Textauszug:
Die finnische Zeitung Ilta-Sanomatm betonte unter der Überschrift: „Kopfschmerzen in Berlin und Brüssel“ (18.05.2018): „Der Euroelite würde eine relativ radikale und offen eurokritische Regierung im drittgrößten Euroland die nächsten heftigen Kopfschmerzen bereiten. Die ausgesprochen teuren und den EU-Abkommen widersprechenden Wirtschaftsprogramme dürften außer Brüssel ganz sicher auch Berlin verärgern, auch wenn die vor Kurzem noch für den Euroaustritt plädierenden Parteien nun versprochen haben, die Gemeinschaftswährung ’nicht infrage zu stellen‘. Es ist schwer vorstellbar, dass Deutschland angesichts dieser Regierung auch nur einer einzigen Reform zustimmen würde, die als Ausweitung der Gemeinschaftsverantwortung ausgelegt werden könnte.“
Hier wird deutlich: das jetzt offen ausbrechende Zerwürfnis folgt nicht zuerst aus anti-deutschen Gefühlen irgendwelcher italienischer Politiker, sondern aus der realen Lage in der Europäischen Union. In Deutschland fordern 154 Wirtschaftsprofessoren in einem offenen Brief (Frankfurter Allgemeine Zeitung, 21.05.2018), die europäische Währungs- und Bankenunion nicht weiter zu einer Haftungsunion auszubauen, obwohl oder weil im Koalitionsvertrag zur derzeitigen Bundesregierung die Vorschläge des französischen Präsidenten Macron und des EU-Kommissionschefs Juncker positiv genannt sind. Das würde „hohe Risiken für die europäischen Bürger“ bergen – gemeint sind Risiken für das deutsche Exportmodell. Die deutschen Professoren verteidigen die hegemoniale Stellung Deutschlands in der EU.
Der italienische Wirtschaftsprofessor Savona dagegen verteidigt Interessen Italiens gegen deutsche Hegemonie. Er hatte bereits 2015 einen im Internet nachzulesenden Plan entwickelt, wie über Nacht in Italien eine „Neue Lira“ eingeführt wird, auch als Bargeld. Der Wechselkurs sollte zunächst eins zu eins zum Euro betragen, alle Guthaben und Schulden, auch die italienischen Staatsschulden werden zu diesem Kurs umgewandelt und zugleich strenge Kapitalverkehrskontrollen eingeführt. Anschließend lässt die italienische Zentralbank – bei der nun die Währungshoheit liegt, nicht mehr bei der Europäischen Zentralbank – den Wechselkurs in Richtung Abwertung laufen, wodurch die Konkurrenzfähigkeit der italienischen Wirtschaft wieder steigt.
Fünf-Sterne-Bewegung und Lega betonen, dieses Programm stehe weder auf der Tagesordnung noch im Koalitionsvertrag. Es schwebt aber als Drohung im Raum, bei allen weiteren Verhandlungen über die Stellung Italiens in der Europäischen Union. Die italienischen Nationalisten haben aus der Art und Weise gelernt, wie Wolfgang Schäuble und Deutschland die griechische Regierung faktisch entmündigt und dort die Demokratie beiseite geschoben haben. Das wird sich in Italien nicht wiederholen lassen.

Schriftliche Aufgabe: Schreiben Sie aus dem Textauszug die Stelle ab, die mit den Worten „Der italienische Wirtschaftsprofessor“ anfängt, und hören Sie nach „Wirtschaft wieder steigt.“ auf. Die folgenden Daten haben mit dem Textauszug nichts zu tun.

Vorliegende Daten:
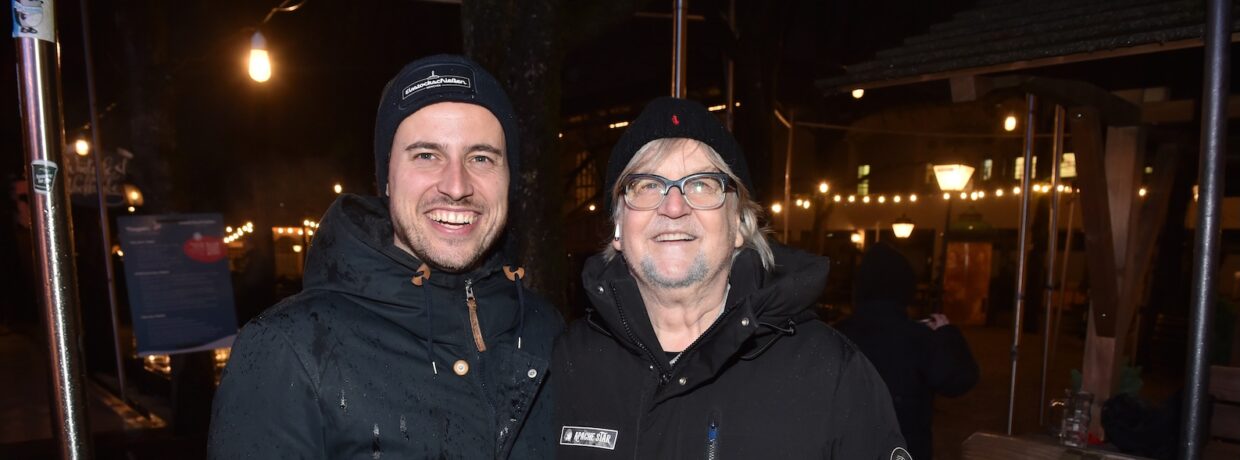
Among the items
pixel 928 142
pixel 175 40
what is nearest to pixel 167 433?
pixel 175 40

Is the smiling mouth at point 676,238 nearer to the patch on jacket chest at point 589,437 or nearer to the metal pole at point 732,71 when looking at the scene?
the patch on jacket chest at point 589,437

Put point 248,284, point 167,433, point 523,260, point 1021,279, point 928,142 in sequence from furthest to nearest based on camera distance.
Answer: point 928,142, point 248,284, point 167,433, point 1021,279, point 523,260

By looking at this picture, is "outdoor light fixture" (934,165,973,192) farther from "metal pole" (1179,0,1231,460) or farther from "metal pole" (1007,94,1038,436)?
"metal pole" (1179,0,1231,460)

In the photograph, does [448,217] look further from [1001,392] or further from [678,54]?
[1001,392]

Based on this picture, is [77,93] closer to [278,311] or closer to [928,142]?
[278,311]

Antwort:
Der italienische Wirtschaftsprofessor Savona dagegen verteidigt Interessen Italiens gegen deutsche Hegemonie. Er hatte bereits 2015 einen im Internet nachzulesenden Plan entwickelt, wie über Nacht in Italien eine „Neue Lira“ eingeführt wird, auch als Bargeld. Der Wechselkurs sollte zunächst eins zu eins zum Euro betragen, alle Guthaben und Schulden, auch die italienischen Staatsschulden werden zu diesem Kurs umgewandelt und zugleich strenge Kapitalverkehrskontrollen eingeführt. Anschließend lässt die italienische Zentralbank – bei der nun die Währungshoheit liegt, nicht mehr bei der Europäischen Zentralbank – den Wechselkurs in Richtung Abwertung laufen, wodurch die Konkurrenzfähigkeit der italienischen Wirtschaft wieder steigt.